Para justificar medida tão extremada, o governante fez menção ao calor dos trópicos asfaltados, mas isso não explica quase nada. Há mais aí. Uma chave possível para compreendermos a repaginação dos burocratas municipais está no dress code do mercado publicitário. Chega de bacharéis! Chega de barnabés! Agora, o Viaduto do Chá dará as costas ao formalismo dos jurisconsultos e abraçará de vez o life style da propaganda e do marketing.

Anos atrás, quem folheasse o jornal Meio & Mensagem, dedicado ao universo anunciante, encontraria fotos de profissionais de mídia em júbilo gravatício. Havia escolhas excêntricas, idiossincráticas e até humorísticas. Uns dependuravam pelo colarinho babadores que eram verdadeiros latifúndios, alguns com a estampa do Mickey Mouse.

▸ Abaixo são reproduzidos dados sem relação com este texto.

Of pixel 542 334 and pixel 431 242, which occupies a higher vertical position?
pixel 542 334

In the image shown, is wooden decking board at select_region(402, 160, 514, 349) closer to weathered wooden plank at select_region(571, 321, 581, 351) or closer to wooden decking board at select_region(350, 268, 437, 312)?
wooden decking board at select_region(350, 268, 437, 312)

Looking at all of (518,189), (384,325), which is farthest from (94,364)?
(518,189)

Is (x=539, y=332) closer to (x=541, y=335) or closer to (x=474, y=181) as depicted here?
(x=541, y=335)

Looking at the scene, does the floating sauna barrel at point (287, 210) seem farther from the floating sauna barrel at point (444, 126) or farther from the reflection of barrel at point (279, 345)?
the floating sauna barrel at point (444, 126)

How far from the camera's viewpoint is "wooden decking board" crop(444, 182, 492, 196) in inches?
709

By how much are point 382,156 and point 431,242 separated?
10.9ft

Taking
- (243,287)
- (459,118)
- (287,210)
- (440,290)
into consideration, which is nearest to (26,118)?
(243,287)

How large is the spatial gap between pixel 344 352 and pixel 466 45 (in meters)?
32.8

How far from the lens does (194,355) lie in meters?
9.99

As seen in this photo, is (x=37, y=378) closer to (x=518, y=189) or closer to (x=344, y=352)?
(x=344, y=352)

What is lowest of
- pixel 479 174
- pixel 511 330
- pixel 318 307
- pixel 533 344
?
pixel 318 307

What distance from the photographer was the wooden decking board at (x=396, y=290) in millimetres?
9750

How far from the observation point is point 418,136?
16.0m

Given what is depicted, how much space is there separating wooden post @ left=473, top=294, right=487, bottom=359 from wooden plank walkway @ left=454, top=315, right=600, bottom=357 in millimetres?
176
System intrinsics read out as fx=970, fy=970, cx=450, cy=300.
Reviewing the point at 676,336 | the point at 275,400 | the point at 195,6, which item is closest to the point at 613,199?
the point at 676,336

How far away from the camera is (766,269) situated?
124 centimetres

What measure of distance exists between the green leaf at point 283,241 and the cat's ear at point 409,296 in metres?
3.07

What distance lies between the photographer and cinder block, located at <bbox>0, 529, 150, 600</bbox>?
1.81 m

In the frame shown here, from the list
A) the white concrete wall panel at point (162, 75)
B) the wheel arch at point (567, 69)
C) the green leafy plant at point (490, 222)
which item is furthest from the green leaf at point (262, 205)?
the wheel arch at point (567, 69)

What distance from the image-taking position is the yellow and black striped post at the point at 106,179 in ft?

Outros preferiam cordõezinhos como os dos fazendeiros do Texas, sem falar naqueles que apostavam em cores ofuscantes, padronagens vibratórias ou tramas de crochê.

Isso tudo agora é passado. De uns anos para cá, no mesmo jornal, os homens posam de polo Ralph Lauren (conhece o tipo?) ou de camisa social com o colarinho desabotoado (haja falta de decoro), sob um blazer bem “casual” (pronuncia-se “quéjual”). Os almofadinhas ortodoxos preferem costumes caríssimos sobre as camisas de colarinho de dois botões acintosamente abertos. Rememoram, sem querer, a figura de Mahmoud Ahmadinejad, um dos primeiros a banir a gravata e o colarinho abotoado no noticiário internacional. Veja você: o ex-presidente do Irã, quem diria, acabou ditando moda na Prefeitura paulistana.

Fora isso, nada a declarar. Em tempos de desengravatamento imposto, de desgrataço a rigor, as fotografias em preto e branco do antigo Viaduto do Chá têm mais vida, mais cores e mais amores.